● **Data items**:
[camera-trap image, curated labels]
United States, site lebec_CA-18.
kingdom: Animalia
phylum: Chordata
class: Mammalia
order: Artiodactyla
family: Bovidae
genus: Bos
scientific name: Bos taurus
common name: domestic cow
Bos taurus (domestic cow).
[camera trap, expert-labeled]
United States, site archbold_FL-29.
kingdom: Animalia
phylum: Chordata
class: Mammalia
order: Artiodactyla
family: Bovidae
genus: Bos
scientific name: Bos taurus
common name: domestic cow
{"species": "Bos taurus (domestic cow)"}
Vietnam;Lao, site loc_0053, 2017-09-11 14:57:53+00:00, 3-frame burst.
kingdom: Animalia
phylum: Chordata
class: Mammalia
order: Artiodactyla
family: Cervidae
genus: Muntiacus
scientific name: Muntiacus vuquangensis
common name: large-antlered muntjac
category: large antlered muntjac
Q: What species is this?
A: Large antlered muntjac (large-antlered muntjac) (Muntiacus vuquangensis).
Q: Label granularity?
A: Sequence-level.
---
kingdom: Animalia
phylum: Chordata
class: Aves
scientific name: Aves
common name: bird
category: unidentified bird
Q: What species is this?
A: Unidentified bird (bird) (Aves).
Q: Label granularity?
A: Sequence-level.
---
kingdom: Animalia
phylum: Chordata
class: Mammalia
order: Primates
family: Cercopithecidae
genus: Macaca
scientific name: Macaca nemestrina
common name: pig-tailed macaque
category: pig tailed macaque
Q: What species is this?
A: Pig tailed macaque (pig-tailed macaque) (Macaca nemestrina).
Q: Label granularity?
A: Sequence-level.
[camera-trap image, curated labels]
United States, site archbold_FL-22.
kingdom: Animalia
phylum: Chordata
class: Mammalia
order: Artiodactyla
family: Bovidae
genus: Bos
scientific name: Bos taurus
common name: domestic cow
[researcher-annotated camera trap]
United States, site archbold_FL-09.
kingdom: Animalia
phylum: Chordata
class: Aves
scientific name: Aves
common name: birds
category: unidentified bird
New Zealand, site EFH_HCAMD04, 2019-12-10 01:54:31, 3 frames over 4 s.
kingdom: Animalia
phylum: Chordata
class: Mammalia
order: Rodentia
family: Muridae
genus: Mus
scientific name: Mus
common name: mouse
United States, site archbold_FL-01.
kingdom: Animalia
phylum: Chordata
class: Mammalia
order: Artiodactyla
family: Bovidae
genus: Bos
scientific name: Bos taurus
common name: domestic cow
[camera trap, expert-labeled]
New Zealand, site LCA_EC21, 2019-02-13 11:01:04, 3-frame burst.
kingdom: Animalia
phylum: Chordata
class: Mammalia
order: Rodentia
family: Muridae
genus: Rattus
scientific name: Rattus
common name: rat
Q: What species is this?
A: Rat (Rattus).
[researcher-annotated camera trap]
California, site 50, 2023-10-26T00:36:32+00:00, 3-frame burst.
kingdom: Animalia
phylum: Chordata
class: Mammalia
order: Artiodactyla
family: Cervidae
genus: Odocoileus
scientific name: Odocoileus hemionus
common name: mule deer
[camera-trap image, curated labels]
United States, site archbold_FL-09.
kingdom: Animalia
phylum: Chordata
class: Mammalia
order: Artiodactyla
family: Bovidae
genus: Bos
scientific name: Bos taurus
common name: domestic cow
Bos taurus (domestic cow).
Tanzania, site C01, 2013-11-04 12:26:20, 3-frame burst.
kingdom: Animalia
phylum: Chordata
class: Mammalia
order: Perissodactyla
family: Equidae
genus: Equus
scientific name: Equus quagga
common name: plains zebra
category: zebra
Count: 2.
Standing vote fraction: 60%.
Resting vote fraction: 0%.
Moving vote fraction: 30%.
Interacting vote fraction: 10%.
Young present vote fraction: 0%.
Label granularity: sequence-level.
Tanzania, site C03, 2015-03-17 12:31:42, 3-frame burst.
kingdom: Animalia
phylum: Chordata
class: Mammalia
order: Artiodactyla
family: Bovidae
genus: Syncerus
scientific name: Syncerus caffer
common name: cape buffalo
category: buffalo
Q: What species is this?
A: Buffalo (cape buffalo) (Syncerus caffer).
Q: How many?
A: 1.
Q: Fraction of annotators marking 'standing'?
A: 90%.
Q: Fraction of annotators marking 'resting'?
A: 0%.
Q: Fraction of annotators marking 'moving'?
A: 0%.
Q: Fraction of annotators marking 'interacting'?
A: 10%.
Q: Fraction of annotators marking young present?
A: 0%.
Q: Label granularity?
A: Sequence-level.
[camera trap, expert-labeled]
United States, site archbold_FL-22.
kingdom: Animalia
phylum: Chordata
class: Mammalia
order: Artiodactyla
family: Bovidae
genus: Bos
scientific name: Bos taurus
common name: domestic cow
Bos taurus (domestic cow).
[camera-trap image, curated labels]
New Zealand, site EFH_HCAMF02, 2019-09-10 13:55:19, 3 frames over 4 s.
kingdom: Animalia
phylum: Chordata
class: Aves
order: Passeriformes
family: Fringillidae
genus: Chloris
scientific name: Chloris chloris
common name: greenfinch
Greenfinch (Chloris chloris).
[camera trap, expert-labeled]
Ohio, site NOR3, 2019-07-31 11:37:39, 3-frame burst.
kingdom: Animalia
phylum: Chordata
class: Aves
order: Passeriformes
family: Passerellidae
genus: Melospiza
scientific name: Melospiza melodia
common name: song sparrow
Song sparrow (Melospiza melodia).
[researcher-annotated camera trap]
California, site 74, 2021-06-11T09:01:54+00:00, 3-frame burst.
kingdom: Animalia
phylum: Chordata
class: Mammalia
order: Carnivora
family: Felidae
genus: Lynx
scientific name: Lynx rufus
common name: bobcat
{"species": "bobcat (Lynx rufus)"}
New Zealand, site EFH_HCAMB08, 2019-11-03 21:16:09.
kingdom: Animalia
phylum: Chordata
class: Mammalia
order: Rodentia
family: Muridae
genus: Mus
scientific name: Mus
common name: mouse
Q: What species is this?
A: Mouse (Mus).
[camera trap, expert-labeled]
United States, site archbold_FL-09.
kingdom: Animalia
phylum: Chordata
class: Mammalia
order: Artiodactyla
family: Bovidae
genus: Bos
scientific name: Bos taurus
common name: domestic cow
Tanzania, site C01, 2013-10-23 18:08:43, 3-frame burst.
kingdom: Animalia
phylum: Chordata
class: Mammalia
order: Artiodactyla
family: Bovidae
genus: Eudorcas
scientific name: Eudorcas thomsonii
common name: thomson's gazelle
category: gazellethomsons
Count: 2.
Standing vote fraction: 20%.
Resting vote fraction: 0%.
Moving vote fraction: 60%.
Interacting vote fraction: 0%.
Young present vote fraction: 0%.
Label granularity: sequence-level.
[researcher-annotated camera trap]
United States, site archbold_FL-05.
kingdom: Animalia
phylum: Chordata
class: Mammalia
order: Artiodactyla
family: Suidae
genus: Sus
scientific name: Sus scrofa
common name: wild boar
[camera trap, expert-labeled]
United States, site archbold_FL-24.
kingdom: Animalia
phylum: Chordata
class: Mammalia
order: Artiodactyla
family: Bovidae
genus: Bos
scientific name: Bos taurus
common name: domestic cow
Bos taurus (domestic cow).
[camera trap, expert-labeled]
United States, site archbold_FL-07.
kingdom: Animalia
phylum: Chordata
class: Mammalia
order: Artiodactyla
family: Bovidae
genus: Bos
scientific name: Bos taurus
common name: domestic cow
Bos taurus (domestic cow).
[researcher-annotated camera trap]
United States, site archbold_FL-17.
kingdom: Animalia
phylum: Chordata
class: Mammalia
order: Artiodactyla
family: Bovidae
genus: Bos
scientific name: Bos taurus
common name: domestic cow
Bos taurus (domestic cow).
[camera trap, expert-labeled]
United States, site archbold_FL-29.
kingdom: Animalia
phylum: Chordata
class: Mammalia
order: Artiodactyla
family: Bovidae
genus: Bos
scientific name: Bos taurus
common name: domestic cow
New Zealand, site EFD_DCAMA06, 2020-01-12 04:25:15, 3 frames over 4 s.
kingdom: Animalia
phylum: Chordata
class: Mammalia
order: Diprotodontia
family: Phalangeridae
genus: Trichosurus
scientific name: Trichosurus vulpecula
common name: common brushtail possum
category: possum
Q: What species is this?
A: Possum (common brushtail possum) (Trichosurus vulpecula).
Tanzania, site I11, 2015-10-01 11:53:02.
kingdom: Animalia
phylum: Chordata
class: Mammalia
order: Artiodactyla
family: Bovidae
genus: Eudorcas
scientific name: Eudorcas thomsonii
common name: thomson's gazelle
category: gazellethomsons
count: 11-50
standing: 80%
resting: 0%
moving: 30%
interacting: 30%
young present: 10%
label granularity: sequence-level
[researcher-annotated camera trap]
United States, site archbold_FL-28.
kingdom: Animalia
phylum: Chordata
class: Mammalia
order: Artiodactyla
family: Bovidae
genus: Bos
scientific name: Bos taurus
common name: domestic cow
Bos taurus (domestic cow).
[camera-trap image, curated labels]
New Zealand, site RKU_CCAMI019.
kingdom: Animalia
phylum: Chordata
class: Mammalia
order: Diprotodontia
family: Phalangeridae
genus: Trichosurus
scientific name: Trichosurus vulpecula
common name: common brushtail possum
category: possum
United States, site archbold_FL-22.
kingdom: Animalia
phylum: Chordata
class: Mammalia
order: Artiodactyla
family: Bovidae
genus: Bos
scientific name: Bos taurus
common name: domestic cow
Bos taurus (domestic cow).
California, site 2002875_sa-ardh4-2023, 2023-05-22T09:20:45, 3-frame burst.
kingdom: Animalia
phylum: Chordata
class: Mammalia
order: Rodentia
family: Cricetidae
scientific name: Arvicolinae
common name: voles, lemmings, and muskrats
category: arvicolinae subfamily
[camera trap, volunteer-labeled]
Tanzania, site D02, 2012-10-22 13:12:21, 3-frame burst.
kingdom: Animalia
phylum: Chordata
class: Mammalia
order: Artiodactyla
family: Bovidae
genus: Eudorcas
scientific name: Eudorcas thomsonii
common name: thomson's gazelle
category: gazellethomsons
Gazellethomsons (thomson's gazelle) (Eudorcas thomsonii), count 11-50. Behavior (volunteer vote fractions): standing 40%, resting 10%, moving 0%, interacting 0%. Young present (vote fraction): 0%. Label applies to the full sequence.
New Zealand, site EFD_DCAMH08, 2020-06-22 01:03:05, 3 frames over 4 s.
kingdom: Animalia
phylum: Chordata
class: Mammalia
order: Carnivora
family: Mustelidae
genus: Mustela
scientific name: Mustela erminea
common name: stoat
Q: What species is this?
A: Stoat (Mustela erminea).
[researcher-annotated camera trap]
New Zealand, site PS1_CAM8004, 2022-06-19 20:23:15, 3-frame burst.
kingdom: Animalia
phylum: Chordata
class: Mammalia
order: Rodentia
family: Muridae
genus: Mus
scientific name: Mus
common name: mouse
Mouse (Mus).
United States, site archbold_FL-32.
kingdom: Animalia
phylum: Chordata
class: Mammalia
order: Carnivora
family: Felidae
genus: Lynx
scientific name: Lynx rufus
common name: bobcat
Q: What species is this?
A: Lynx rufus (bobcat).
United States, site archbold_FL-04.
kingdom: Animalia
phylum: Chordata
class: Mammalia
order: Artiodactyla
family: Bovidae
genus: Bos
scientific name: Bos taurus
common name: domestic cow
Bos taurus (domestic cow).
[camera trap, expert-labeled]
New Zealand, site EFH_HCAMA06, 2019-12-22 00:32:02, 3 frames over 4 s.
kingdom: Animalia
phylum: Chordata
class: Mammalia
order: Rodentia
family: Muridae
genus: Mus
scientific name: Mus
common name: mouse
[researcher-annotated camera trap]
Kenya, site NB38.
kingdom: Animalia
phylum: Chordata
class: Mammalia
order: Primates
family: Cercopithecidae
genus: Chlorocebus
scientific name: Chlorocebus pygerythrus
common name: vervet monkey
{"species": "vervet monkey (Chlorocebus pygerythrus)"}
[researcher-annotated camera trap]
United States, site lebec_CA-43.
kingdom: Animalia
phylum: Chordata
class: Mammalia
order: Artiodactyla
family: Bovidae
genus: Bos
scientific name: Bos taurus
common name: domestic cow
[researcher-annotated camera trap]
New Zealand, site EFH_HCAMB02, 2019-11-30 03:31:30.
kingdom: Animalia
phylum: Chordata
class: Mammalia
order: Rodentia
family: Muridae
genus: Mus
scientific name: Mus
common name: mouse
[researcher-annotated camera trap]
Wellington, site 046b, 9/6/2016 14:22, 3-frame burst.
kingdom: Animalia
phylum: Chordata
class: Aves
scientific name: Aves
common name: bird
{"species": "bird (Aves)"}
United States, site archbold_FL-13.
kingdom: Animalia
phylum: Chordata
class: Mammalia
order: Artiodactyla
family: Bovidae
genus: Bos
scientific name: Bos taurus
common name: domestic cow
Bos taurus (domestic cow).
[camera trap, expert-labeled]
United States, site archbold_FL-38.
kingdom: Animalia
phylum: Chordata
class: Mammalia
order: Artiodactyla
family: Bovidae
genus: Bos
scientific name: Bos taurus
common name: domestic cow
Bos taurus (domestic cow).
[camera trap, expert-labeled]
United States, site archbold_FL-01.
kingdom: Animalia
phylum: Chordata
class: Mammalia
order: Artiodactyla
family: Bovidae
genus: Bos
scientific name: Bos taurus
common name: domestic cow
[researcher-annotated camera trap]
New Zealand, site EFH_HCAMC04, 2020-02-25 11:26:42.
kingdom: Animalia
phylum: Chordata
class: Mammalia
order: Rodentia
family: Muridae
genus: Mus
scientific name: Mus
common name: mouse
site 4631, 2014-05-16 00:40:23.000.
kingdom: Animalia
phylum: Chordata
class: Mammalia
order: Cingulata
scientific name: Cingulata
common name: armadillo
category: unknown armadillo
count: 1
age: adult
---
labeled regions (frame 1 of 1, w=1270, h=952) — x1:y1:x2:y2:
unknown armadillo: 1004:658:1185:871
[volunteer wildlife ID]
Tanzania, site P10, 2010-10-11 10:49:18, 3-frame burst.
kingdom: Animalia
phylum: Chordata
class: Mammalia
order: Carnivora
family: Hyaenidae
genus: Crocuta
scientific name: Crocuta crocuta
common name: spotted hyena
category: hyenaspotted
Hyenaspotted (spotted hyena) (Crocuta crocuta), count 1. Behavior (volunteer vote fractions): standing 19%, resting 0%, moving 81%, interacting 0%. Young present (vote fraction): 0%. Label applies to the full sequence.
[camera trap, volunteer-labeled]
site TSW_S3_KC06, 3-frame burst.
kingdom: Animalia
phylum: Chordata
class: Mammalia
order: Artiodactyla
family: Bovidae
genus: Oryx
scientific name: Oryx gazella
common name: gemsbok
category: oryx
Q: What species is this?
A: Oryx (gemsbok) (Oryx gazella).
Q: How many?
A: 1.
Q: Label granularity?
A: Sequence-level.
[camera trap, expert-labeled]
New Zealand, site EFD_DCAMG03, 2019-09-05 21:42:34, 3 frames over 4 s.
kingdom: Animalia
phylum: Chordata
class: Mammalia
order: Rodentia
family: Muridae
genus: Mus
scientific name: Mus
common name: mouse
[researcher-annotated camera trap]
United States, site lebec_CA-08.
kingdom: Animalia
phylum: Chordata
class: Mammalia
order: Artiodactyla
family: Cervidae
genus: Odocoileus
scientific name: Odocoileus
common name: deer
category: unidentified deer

● **What you have to do**: Copy the lines above exactly, from the very first through the one containing "A: Pig tailed", and include no other line.

● **Answer for the task**:
[camera-trap image, curated labels]
United States, site lebec_CA-18.
kingdom: Animalia
phylum: Chordata
class: Mammalia
order: Artiodactyla
family: Bovidae
genus: Bos
scientific name: Bos taurus
common name: domestic cow
Bos taurus (domestic cow).
[camera trap, expert-labeled]
United States, site archbold_FL-29.
kingdom: Animalia
phylum: Chordata
class: Mammalia
order: Artiodactyla
family: Bovidae
genus: Bos
scientific name: Bos taurus
common name: domestic cow
{"species": "Bos taurus (domestic cow)"}
Vietnam;Lao, site loc_0053, 2017-09-11 14:57:53+00:00, 3-frame burst.
kingdom: Animalia
phylum: Chordata
class: Mammalia
order: Artiodactyla
family: Cervidae
genus: Muntiacus
scientific name: Muntiacus vuquangensis
common name: large-antlered muntjac
category: large antlered muntjac
Q: What species is this?
A: Large antlered muntjac (large-antlered muntjac) (Muntiacus vuquangensis).
Q: Label granularity?
A: Sequence-level.
---
kingdom: Animalia
phylum: Chordata
class: Aves
scientific name: Aves
common name: bird
category: unidentified bird
Q: What species is this?
A: Unidentified bird (bird) (Aves).
Q: Label granularity?
A: Sequence-level.
---
kingdom: Animalia
phylum: Chordata
class: Mammalia
order: Primates
family: Cercopithecidae
genus: Macaca
scientific name: Macaca nemestrina
common name: pig-tailed macaque
category: pig tailed macaque
Q: What species is this?
A: Pig tailed macaque (pig-tailed macaque) (Macaca nemestrina).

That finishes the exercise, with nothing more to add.